A short silence. Then, "That was easy."
"I mean it. Take the punking thing. It's yours."
"Well, that's settled." Another pause. Then the voice said cautiously and a little wonderingly, "You'd really hand it over with no fuss?"
"Absolutely. It's worth nothing to me. In fact, it's been nothing but a liability. Besides, no one has any idea what the thing is. Odds are it's not a Roadmap."
"Yes, there's no telling what it is. But it's worth a great deal. To me, anyway."
"Why?"
"Well, my original deal with the Colonial Authority still stands, I suppose, which is that I deliver you or the Roadmap or both to them in exchange for immunity from unpersonhood. But seeing as how the Authority wasn't entirely straight with me, I don't feel entirely obliged to hold up my end of the bargain."
"How did they doublecross you?"
"It wasn't a doublecross per se. More a matter of withholding pertinent information. They didn't tell me anything about the Black Cube."
"Maybe they didn't know about it," I suggested.
"I'm pretty sure they did. If Darla's story about getting the Cube through the dissident network is true, and if key people within the network have been subjected to Delphi scans, they'd have to know about it. Mind you, I've pieced this together from snippets of conversation I've overhead since I came on board. I'm fairly sure you think they know about it."
I saw no use in denying it. "You're right."
"And when the deal was struck, it was empha
sized that they wanted you alive. And they wanted your truck, too. That tells me they were very interested in searching for something hidden on board or on your person. What I don't understand is why they didn't tell me about the Cube. I was ready to hand Winnie over to them, which of course would have elicited gales of laughter."
"It might be a question of timing, Corey," I said. "When did you cut your deal with the CA?"
"Several months ago. Two or three. There was a prolonged period of negotiation."
"Uh-huh. Well, according to Darla's timetable, they ran the Delphi on Assemblywoman Marcia Miller only a month or so ago. They could have found out about the Cube then."
"Yes, there is a time element to be considered here. Hmm." A long pause. "I think you may be right; Jake. When I bargained with them, they may only have had rumors to go on. Rumor had it that you were in possession of a Roadbuilder artifact, a Roadmap. They knew it wasn't Winnie―of course they neglected to tell me―"
"No one knew or could have predicted that Winnie would come along on this trip. Our picking her up was a total fluke."
"So I gather. As I was saying, at the time the deal was cut, the Authority may only have known that you had a Roadmap, nature unspecified. A few months later, they find out about the Cube."
"And naturally enough," I said, "they thought the Cube was the map."
"Naturally enough. But they should have told me, dammit." He sounded hurt.
I laughed. "And have you wind up with it? Tell me you wouldn't have demanded that your deal be renegotiated just a tad.
"I'm truly embarrassed: You're right, of course."

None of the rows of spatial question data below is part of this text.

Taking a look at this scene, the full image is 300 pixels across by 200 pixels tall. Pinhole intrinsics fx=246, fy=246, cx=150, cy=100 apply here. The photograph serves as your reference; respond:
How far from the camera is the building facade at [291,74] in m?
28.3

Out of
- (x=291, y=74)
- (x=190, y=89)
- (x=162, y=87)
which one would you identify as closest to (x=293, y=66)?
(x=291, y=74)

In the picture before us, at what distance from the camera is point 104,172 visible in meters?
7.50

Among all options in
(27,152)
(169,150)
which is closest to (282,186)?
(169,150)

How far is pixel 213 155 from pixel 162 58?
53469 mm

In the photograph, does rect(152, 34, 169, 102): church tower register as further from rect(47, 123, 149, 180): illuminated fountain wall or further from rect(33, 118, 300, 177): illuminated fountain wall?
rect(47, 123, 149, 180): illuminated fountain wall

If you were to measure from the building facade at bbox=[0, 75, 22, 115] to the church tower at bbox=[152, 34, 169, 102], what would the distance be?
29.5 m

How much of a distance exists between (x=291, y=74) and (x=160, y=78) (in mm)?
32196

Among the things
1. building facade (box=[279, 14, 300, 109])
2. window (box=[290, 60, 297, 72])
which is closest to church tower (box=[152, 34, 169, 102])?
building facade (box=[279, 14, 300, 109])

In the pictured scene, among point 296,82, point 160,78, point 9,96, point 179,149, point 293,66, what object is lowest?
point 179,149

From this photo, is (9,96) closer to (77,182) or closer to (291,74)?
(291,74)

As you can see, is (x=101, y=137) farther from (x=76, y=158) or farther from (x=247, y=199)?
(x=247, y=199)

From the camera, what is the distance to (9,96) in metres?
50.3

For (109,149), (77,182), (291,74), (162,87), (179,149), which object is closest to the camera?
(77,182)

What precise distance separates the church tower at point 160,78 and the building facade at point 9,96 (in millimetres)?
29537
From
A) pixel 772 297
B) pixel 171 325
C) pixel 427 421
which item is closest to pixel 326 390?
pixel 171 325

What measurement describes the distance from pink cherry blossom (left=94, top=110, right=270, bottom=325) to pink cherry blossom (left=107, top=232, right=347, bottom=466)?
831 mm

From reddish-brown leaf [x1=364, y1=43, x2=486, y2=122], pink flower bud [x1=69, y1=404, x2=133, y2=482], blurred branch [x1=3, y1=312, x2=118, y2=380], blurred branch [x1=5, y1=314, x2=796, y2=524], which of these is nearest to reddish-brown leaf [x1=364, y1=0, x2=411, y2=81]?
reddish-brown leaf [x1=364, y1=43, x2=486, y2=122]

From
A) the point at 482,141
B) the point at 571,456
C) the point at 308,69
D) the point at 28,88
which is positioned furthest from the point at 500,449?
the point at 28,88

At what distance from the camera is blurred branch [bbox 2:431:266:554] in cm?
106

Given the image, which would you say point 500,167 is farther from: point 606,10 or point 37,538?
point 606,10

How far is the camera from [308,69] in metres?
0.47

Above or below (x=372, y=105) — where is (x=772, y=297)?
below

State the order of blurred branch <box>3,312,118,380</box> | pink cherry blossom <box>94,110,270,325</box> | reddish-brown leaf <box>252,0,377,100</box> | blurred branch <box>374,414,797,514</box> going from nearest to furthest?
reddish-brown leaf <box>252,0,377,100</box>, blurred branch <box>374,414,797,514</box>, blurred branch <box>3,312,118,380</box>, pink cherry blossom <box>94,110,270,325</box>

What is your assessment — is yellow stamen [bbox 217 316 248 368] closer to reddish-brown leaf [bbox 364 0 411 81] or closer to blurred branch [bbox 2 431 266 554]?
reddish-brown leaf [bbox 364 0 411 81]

"You should be, you sneaky son of a bitch. When you had us aboard the Laputa, even I didn't know that Darla had the Cube. She seemed to have thrown in with you guys then."
"Yes, the cunt. I'd be wary of her, Jake."
"I am."
"But…" The voice did an imitation of a weary sigh. "But wouldn't I have wound up with the Cube anyway?" A thoughtful interlude. "No, I guess not. I never suspected for a moment that Darla had it."
"No, you didn't, and you wouldn't have as long as you had to string Darla's father along in believing that all the brouhaha was for the purpose of protecting your little drug-running scheme."